* [Study text]
══════

As seen from the natural state, what’s the essence of generosity?
The essence is caring for another.
The essence is a moment of self-forgetfulness, in which a seeing of the other has a chance to arise.
The essence is the rise of a desire to assist, to extend a helping hand, to clear a space for another to enjoy, heal, and come alive again.
What’s the reward for generosity? That’s where our spiritual currency comes in. Bliss is the reward for generosity. Bliss, love, joy – those are really coin of the realm. The higher realm. What we experience in return for our generosity is bliss.
I had the example of generous people presented to me when I was young. Like the couple who, in the late 1960s, when Mother separated from Dad, which in those days was a matter of shame, would come visit and leave Mom a $50 bill under her pillow. In those days that was a small fortune. We looked at it with open mouths of amazement.
Or the entire group that she organized who worked as volunteer usherettes at the new Queen Elizabeth Theatre when it was built. They generously gave their time to help theater patrons in a day before voluntarism was widespread.

══════

* [Information]

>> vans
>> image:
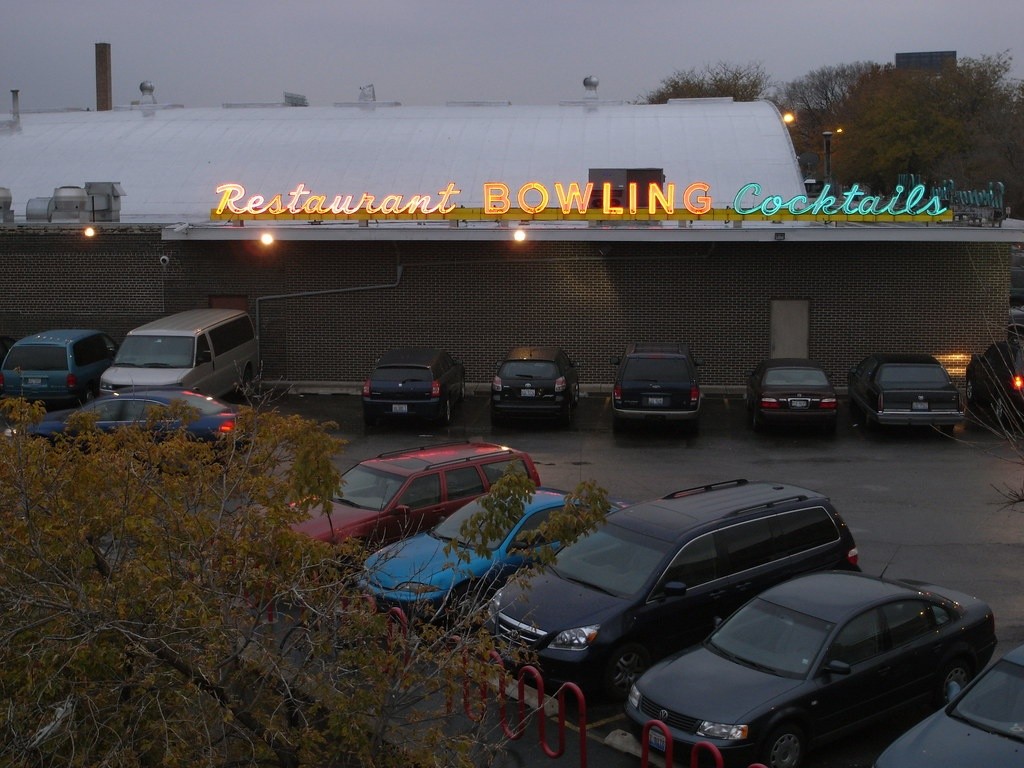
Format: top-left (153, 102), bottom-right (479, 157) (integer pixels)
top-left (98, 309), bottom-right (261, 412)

══════

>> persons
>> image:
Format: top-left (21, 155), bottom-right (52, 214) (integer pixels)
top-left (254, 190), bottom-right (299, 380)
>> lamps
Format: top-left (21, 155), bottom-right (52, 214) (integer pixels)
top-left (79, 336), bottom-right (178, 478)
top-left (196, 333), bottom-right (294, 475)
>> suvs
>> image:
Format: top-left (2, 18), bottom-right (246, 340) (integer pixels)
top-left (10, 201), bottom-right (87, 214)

══════

* [Instructions]
A – Answer these from the generosity text:
(i) What does the text name as the reward for generosity?
(ii) What did the couple leave under Mom's pillow?
(iii) Where did the volunteer usherettes work?
B – Repeat the passage of the generosity text that begins at the words "I had the example" and stops after "mouths of amazement.".
C – Carry on writing the generosity text from the point where it stops.
The material plays no part in this.

* [Outputs by task]
A –
(i) Bliss.
(ii) A $50 bill.
(iii) At the new Queen Elizabeth Theatre.

B –
I had the example of generous people presented to me when I was young. Like the couple who, in the late 1960s, when Mother separated from Dad, which in those days was a matter of shame, would come visit and leave Mom a $50 bill under her pillow. In those days that was a small fortune. We looked at it with open mouths of amazement.

C –
Or Uncle Tip or Uncle Herman, whose very natures exuded generosity. A ready smile, a helping hand, a tendency to put themselves last.
Or my brother and sister-in-law who in 1970 bought me three expensive bags of groceries from the corner grocery store on a Sunday night, rescuing me the minute they heard that my fridge was empty. They could have waited till Monday morning and paid half the cost. But no, they couldn’t wait to make the statement that they would not watch me starve.
These people made an indelible impression on me, one I was drawn to emulate. And soon I’ll be able to.
Which would you have: Endless wealth or endless bliss? If you answered wealth, you clearly haven’t experienced bliss. And you will.
The only value of endless wealth would be to purchase endless bliss by giving most of that wealth away. Not all of it. Of course not. But enough that we feel it.
No bliss comes from getting as much as possible and giving away as little as possible. That may (or may not) work for animals but it won’t work for us.
“Generosity” begs our conviction that we’ll survive in life without needing to hoard everything that comes our way. It presupposes that we have enough faith in God, Providence and the universal laws that we can entertain and act on the notion of giving at all – and giving without an expectation of return. No loans. Just gifts.
Generosity is made easy by unitive consciousness and transformative love. The farther one is from those two, the more difficult generosity becomes and the more the excercise of the generosity muscle is needed.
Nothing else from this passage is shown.